EXERCISE GOAL:
Copy out the entries word for word, starting with the line containing "Baron Palms Resort" and ending with the line containing "Cabarete Beach House Hotel by Faranda", both included.

PROVIDED DATA:
*** Block opens ***

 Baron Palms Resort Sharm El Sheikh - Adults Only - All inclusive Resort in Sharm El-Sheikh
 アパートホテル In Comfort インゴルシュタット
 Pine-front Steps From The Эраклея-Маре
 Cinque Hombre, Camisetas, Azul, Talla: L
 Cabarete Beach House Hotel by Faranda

*** Block closes ***
*** Block opens ***

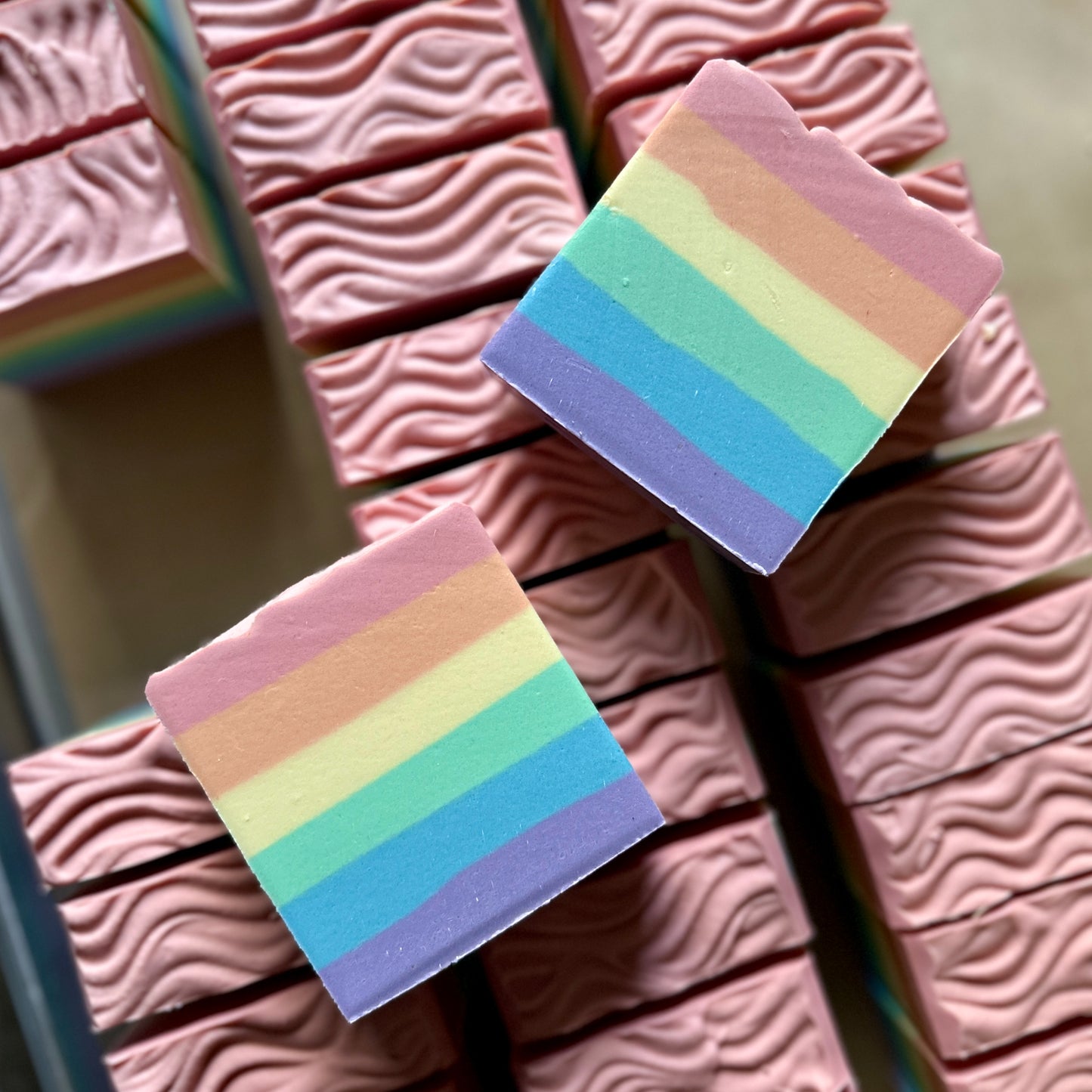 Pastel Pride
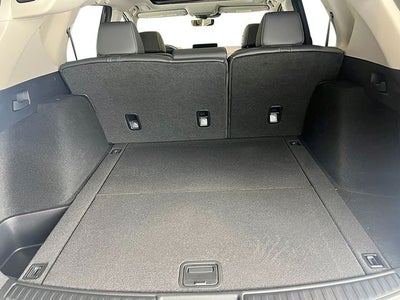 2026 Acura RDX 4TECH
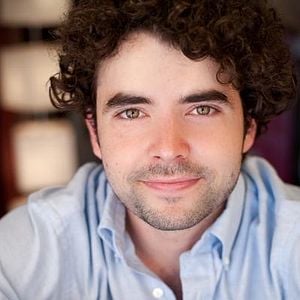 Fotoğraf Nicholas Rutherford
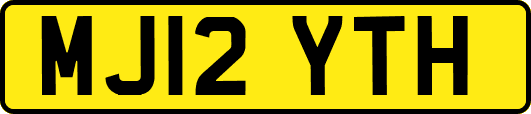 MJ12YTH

*** Block closes ***

ANSWER TO THE PROBLEM:
 Baron Palms Resort Sharm El Sheikh - Adults Only - All inclusive Resort in Sharm El-Sheikh
 アパートホテル In Comfort インゴルシュタット
 Pine-front Steps From The Эраклея-Маре
 Cinque Hombre, Camisetas, Azul, Talla: L
 Cabarete Beach House Hotel by Faranda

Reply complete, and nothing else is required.